» **Aangeleverde tekst**:
================================

Volgens de gemachtigde van verweerder gaat de gevraagde voorziening te ver nu geenszins zonneklaar is dat weliswaar het mvv-vereiste wordt afgeschaft voor verzoeker te late aanvraag, maar niet dat de aanvraag zal worden getoetst aan
de criteria voor voortgezet verblijf en derhalve onzeker is of verzoeker in aanmerking komt voor verlenging van de geldigheidsduur van zijn vergunning tot verblijf.
Naar aanleiding van de zitting heeft de gemachtigde van verzoeker de president en verweerder bij faxbericht van 21 juni 2000 medegedeeld de gevraagde voorziening te zullen handhaven. Het enkel bevestigen van de schorsende werking
van het door verzoeker ingediende bezwaarschrift door een uitspraak van de president is naar het oordeel van de gemachtigde van verzoeker niet toereikend om de problemen ten gevolge van de Koppelingswet weg te nemen. Schorsende
werking leidt weliswaar tot rechtmatig verblijf in Nederland in de zin van artikel 1b, derde lid van de Vw, maar niet tot gelijkstelling van een vreemdeling met een Nederlander in de zin van artikel 7 van de Algemene Bijstandswet
(Abw) en het besluit gelijkstelling vreemdelingen van 27 april 1998.
De president overweegt als volgt.

================================

» **Opgaven**:
[A] Op welke datum heeft de gemachtigde van verzoeker volgens de tekst over de Koppelingswet per faxbericht laten weten de gevraagde voorziening te handhaven?
[B] Geef het vervolg van de tekst over de Koppelingswet, aansluitend op de laatste zin.

» **Opgeslagen gegevens**:
================================

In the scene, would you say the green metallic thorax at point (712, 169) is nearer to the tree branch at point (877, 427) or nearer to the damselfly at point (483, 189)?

================================

» **Antwoorden**:
[A] Op 21 juni 2000.

[B]
Allereerst overweegt de president ten aanzien van de spoedeisendheid van het belang dat niet gezegd kan worden dat het onderhavige verzoek een spoedeisend karakter ontbeert. Hiertoe acht de president van belang dat vooralsnog is
gebleken dat verzoeker thans niet in staat is in zijn eigen inkomsten te voorzien omdat hij geen toegang heeft tot de arbeidsmarkt en sociale voorzieningen. In dit verband verwijst de president naar de beslissing op het
bezwaarschrift van 19 mei 2000 (kenmerk: 41617800) van de Burgemeester en Wethouders van Maastricht, waarin verzoekers aanvraag om bijstand is afgewezen omdat verzoeker niet op tijd een aanvraag voor verlenging van de
geldigheidsduur van zijn vergunning tot verblijf heeft ingediend en derhalve niet op grond van artikel 7, derde lid van de Abw met een Nederlander kan worden gelijkgesteld.
Aan de orde is de vraag of verweerder terecht de onderhavige aanvraag niet heeft aangemerkt als een aanvraag om voortgezet verblijf nu verzoeker binnen zes maanden na het verstrijken van de geldigheidsduur van zijn vergunning tot
verblijf een verlengingsaanvraag heeft ingediend.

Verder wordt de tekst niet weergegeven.